Des ministres sénégalais ont assuré que leur gouvernement, et non pas l’Union européenne (UE), était l’instigateur de l’arrêt, prévu dimanche 17 novembre au soir, des activités de pêche de bateaux européens dans les eaux nationales.
« Nos amis de l’Union européenne ont organisé une conférence de presse pour dire au monde entier qu’ils ont décidé de ne plus signer les accords de pêche avec le gouvernement du Sénégal. C’est une contre-vérité absolue », a déclaré mercredi soir le ministre de l’enseignement supérieur, Abdourahmane Diouf, selon une vidéo visionnée jeudi sur les réseaux sociaux.
« C’est le gouvernement du Sénégal (…) qui a donné le signal depuis longtemps pour leur dire que nous ne pouvons pas continuer à signer avec [eux] des accords de pêche qui vont appauvrir les pêcheurs du Sénégal », a-t-il dit dans la banlieue de Dakar lors d’un meeting des Patriotes africains du Sénégal pour le travail, l’éthique et la fraternité (Pastef) en vue des élections législatives de dimanche.
« Défaillances » dans la lutte contre la pêche illicite
L’Union européenne a annoncé mardi que l’accord de pêche en vigueur depuis 2019 ne serait pas renouvelé et que les bateaux européens cesseraient de pêcher dans les eaux sénégalaises à partir de dimanche minuit. L’UE invoque des « défaillances » constatées depuis plusieurs années de la part du Sénégal dans la lutte contre la pêche illicite.
Cette annonce a eu un écho important au Sénégal, où la pêche est un secteur primordial et en crise. Les quelque 50 000 pêcheurs sénégalais travaillent essentiellement sur des pirogues traditionnelles. Ils dénoncent constamment la concurrence des bateaux usines contrôlés par des étrangers, auxquels ils imputent la raréfaction du poisson.
L’accord prend fin dans un contexte de changement à la tête du pays.

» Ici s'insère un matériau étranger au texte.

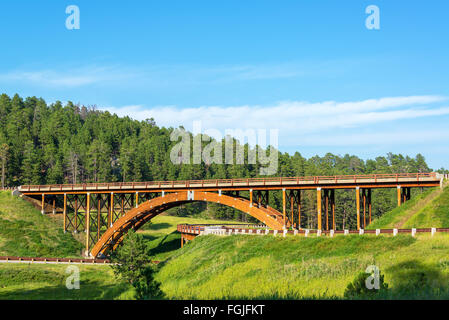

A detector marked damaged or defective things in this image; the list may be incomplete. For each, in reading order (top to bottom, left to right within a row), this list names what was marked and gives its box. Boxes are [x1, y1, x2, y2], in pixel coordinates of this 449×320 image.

rusted steel bridge [16, 172, 440, 258]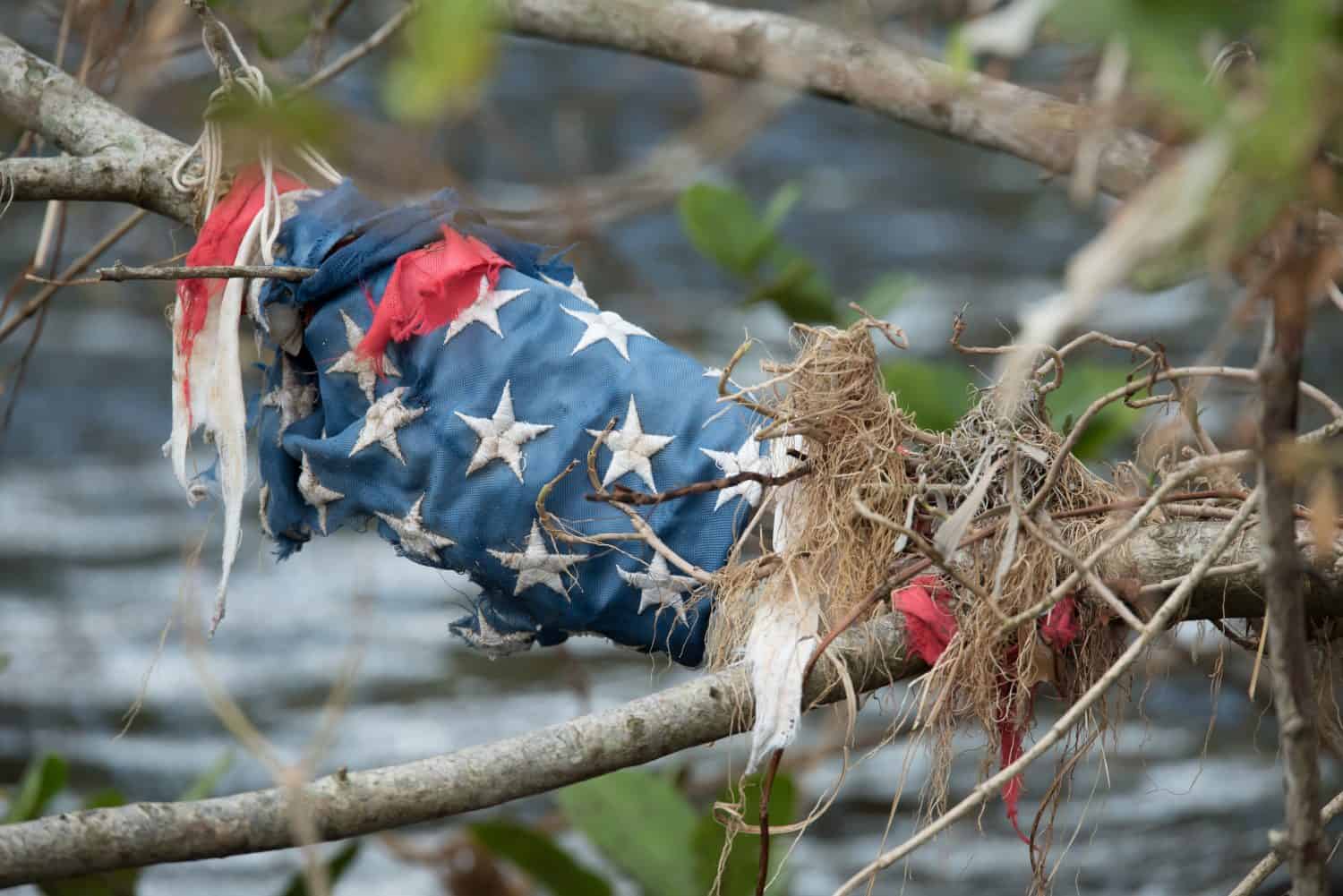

Les nouveaux dirigeants ont fait d’une répartition plus équitable des revenus des ressources naturelles au bénéfice des Sénégalais un de leurs mantras. Le président, Bassirou Diomaye Faye, a demandé en mai « l’audit du pavillon sénégalais », caractérisé par son opacité, ainsi que l’évaluation des accords et licences de pêche.
La Commission européenne a adressé fin mai ce qu’elle a présenté comme un « carton jaune » au Sénégal, identifié comme « pays non coopératif » face à la pêche illicite. La ministre des pêches, Fatou Diouf, a dénié à l’UE l’initiative de la fin de l’accord. « L’Etat n’était pas encore dans une logique de négocier », assure-t-elle dans une vidéo sur les réseaux sociaux. « Dès mon arrivée ici, avant même qu’on ait reçu le carton jaune, j’avais commandité une évaluation et, cette évaluation, elle est en cours. On ne peut pas commander une évaluation, attendre les résultats et penser à un accord de pêche », poursuit-elle.
La fin de l’accord concerne dix-huit bateaux espagnols et français, selon l’UE. Le ministère sénégalais avait publié en mai une liste de 151 navires industriels autorisés à pêcher dans les eaux sénégalaises, dont dix-neuf Européens et 132 battant pavillon sénégalais. Différents acteurs dénoncent le fait que de nombreux bateaux enregistrés comme sénégalais sont en fait entre les mains d’étrangers, notamment asiatiques, qui se servent de prête-noms. La liste répertoriait aussi 17 400 pirogues artisanales.